Social media sites (e.g., Twitter) have been used for surveillance of drug safety at the population level, but studies that focus on the effects of medications on specific sets of individuals have had to rely on other sources of data. Mining social media data for this in-formation would require the ability to distinguish indications of personal medication in-take in this media. Towards that end, this paper presents an annotated corpus that can be used to train machine learning systems to determine whether a tweet that mentions a medication indicates that the individual posting has taken that medication at a specific time.
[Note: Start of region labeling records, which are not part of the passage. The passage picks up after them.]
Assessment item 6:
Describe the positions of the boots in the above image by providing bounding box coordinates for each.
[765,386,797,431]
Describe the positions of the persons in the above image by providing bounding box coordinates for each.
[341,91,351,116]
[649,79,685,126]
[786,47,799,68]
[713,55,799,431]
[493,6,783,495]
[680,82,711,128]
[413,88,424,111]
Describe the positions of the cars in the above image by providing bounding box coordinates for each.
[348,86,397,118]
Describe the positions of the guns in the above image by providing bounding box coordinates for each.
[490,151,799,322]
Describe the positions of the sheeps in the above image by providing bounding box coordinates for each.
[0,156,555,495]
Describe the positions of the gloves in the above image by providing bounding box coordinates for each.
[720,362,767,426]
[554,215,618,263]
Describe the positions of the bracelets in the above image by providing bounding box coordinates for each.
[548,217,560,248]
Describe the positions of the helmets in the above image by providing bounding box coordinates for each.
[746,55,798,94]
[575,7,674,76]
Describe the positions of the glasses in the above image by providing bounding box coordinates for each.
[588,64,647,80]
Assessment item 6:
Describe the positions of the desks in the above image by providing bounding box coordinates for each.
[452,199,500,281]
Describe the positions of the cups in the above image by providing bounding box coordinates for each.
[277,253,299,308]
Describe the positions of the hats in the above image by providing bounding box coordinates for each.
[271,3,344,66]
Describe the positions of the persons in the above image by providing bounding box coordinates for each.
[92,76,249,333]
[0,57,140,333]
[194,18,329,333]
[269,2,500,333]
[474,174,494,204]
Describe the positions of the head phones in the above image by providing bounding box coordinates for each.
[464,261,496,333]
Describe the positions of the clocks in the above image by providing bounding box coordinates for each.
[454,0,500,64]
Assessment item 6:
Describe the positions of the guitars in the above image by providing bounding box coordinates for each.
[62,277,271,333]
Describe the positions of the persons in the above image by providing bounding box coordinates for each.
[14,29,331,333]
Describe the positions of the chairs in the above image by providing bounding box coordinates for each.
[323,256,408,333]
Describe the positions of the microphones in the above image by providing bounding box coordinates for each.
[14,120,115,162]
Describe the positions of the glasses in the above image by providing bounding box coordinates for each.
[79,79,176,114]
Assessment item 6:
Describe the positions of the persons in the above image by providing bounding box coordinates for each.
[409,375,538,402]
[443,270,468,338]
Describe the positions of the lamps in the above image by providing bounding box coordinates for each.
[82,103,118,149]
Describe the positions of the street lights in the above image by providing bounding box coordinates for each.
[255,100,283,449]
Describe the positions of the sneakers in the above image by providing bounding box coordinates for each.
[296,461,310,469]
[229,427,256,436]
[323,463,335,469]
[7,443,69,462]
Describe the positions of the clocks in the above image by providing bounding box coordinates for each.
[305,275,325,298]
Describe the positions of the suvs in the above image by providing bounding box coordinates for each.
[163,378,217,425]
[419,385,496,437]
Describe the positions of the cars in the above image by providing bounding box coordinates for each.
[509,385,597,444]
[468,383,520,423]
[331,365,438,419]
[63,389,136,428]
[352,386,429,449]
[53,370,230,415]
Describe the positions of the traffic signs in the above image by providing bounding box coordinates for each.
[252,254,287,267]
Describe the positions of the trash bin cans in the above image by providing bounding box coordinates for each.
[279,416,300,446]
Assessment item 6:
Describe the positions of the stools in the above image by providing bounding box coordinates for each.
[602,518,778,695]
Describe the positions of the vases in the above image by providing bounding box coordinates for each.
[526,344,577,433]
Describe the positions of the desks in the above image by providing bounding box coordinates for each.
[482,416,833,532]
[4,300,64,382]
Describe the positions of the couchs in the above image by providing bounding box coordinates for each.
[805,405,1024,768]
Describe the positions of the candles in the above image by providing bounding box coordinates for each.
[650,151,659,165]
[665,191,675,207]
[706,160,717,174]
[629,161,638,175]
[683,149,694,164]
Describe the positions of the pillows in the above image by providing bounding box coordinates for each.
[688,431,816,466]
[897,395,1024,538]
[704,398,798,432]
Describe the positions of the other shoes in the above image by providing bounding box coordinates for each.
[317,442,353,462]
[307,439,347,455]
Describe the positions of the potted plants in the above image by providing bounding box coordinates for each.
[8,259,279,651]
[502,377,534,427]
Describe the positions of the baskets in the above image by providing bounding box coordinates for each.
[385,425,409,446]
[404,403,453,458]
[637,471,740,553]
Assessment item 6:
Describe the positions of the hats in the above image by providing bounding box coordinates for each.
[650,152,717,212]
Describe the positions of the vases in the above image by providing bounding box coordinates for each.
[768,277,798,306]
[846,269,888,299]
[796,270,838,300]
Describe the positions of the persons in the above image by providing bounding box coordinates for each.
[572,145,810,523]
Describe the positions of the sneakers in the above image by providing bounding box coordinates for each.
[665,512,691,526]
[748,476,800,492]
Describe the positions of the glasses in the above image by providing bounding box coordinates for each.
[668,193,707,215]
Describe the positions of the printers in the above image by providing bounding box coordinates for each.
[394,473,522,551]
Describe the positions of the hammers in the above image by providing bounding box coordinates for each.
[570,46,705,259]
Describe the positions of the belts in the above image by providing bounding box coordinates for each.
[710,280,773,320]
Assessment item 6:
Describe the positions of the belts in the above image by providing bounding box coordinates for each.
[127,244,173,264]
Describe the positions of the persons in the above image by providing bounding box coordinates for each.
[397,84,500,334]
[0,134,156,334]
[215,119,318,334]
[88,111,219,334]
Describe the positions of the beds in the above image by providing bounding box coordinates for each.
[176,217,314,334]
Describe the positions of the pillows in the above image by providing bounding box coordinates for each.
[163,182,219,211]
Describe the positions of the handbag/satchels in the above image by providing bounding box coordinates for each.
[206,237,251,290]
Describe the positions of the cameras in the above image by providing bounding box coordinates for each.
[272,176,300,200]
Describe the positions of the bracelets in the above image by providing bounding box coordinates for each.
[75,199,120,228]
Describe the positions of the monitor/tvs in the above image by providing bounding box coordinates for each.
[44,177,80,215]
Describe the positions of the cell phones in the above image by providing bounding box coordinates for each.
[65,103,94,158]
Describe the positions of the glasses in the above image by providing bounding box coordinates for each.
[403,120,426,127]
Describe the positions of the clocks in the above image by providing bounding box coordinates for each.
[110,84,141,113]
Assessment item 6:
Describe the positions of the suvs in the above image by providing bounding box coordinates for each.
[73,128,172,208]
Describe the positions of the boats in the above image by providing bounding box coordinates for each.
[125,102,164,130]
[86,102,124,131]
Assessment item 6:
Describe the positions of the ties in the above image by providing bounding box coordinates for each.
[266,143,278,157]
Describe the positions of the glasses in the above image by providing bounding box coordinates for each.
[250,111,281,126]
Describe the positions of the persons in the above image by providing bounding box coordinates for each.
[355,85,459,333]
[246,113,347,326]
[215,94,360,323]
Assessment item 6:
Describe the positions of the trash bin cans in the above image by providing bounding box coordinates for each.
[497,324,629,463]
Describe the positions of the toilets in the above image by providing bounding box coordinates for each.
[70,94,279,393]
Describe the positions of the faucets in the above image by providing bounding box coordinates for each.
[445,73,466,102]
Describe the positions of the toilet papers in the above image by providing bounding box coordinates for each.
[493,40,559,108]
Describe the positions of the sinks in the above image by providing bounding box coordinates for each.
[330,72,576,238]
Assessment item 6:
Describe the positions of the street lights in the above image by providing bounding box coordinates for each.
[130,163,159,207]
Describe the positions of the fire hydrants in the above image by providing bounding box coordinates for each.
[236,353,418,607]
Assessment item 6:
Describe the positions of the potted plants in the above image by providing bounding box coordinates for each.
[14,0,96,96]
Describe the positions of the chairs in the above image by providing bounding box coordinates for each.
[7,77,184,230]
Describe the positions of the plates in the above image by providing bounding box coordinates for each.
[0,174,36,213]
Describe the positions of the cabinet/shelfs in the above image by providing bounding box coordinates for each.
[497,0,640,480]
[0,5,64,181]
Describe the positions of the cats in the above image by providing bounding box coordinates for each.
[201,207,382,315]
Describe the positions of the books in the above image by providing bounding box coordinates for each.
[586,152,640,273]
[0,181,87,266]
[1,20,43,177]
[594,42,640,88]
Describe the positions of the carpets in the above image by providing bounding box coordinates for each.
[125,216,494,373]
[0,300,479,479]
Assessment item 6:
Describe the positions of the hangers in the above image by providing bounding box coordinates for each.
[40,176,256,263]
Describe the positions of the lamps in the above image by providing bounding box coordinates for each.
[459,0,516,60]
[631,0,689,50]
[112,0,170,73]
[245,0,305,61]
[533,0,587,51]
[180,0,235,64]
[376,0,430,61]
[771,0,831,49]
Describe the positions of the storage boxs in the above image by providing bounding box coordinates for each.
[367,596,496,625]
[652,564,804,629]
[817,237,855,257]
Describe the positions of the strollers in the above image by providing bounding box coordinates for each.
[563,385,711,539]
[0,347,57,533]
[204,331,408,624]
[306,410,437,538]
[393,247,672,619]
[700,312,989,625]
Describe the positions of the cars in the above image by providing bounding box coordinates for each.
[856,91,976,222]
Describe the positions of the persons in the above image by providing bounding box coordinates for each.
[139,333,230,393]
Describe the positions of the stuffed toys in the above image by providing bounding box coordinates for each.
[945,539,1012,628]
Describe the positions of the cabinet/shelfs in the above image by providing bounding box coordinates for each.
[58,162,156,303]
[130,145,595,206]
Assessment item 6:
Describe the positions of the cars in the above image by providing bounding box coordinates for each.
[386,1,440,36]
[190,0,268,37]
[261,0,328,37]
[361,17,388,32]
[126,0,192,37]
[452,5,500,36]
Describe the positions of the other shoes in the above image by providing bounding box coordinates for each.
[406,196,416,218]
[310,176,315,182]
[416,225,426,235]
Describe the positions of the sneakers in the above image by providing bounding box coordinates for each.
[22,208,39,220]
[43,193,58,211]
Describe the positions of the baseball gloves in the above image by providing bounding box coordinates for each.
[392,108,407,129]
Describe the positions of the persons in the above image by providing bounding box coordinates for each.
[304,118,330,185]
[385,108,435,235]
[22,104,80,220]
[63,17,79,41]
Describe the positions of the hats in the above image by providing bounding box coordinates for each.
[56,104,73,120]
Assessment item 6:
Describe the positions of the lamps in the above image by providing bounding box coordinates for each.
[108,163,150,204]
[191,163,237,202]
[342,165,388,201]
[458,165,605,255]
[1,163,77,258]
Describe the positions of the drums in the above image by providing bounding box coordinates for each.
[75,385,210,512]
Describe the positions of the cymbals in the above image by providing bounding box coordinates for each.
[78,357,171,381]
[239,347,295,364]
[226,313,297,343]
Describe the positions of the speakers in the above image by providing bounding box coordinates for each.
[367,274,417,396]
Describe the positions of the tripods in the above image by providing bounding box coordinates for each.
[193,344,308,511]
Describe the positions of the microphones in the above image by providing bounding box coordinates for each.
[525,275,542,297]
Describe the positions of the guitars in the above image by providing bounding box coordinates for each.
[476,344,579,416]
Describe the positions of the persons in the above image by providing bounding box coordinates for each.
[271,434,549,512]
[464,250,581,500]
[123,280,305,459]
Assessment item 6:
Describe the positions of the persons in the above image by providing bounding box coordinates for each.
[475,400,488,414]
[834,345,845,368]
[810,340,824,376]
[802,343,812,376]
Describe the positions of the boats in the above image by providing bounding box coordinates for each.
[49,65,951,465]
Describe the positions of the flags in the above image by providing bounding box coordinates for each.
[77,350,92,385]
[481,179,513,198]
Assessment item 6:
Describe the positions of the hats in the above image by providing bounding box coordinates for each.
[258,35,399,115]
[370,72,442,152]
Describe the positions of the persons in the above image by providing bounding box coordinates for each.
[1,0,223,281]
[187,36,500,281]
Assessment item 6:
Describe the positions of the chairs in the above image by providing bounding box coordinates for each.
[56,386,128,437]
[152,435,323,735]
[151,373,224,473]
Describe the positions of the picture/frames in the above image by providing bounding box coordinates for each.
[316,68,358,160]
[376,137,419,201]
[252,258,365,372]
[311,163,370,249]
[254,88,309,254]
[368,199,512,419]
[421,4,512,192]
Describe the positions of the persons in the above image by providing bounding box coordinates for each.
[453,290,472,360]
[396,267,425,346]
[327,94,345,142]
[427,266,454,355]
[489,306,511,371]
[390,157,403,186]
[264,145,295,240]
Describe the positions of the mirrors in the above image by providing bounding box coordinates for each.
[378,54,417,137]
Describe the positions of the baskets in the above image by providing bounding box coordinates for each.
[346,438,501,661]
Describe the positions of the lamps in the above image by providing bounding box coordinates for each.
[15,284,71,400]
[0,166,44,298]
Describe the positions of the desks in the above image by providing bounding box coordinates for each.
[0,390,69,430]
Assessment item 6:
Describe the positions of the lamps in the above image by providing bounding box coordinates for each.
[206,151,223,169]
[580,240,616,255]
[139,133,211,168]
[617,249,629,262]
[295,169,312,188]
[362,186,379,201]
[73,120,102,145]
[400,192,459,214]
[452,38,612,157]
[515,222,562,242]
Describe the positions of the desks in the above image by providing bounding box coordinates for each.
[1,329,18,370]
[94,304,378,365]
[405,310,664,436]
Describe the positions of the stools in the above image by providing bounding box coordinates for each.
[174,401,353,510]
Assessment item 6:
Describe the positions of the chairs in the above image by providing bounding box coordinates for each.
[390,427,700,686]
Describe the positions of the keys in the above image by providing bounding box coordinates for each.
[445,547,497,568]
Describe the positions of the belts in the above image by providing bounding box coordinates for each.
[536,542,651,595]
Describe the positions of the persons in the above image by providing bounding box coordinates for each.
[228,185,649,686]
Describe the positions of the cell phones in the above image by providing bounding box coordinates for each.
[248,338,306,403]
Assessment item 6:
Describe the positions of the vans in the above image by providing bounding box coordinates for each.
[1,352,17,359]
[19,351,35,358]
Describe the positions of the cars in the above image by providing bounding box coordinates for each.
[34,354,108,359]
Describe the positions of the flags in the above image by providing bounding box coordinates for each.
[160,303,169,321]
To demonstrate the utility of the corpus as a training set, we present baseline results of supervised classification.
在Twitter中检测个人药物摄入:一个标注语料库和基线分类系统
社交媒体网站(如Twitter)已被用于监测人口层面的药物安全性,但关注药物对特定人群的影响的研究不得不依赖其他数据来源。从社交媒体数据中挖掘这些信息需要有能力区分这种媒体中个人用药的适应症。为此,本文提出了一个带注释的语料库,可用于训练机器学习系统,以确定一条提到药物的推文是否表明个人在特定时间服用了该药物。为了展示语料库作为训练集的效用,我们给出了监督分类的基线结果。
本文章由计算机程序翻译,如有差异,请以英文原文为准。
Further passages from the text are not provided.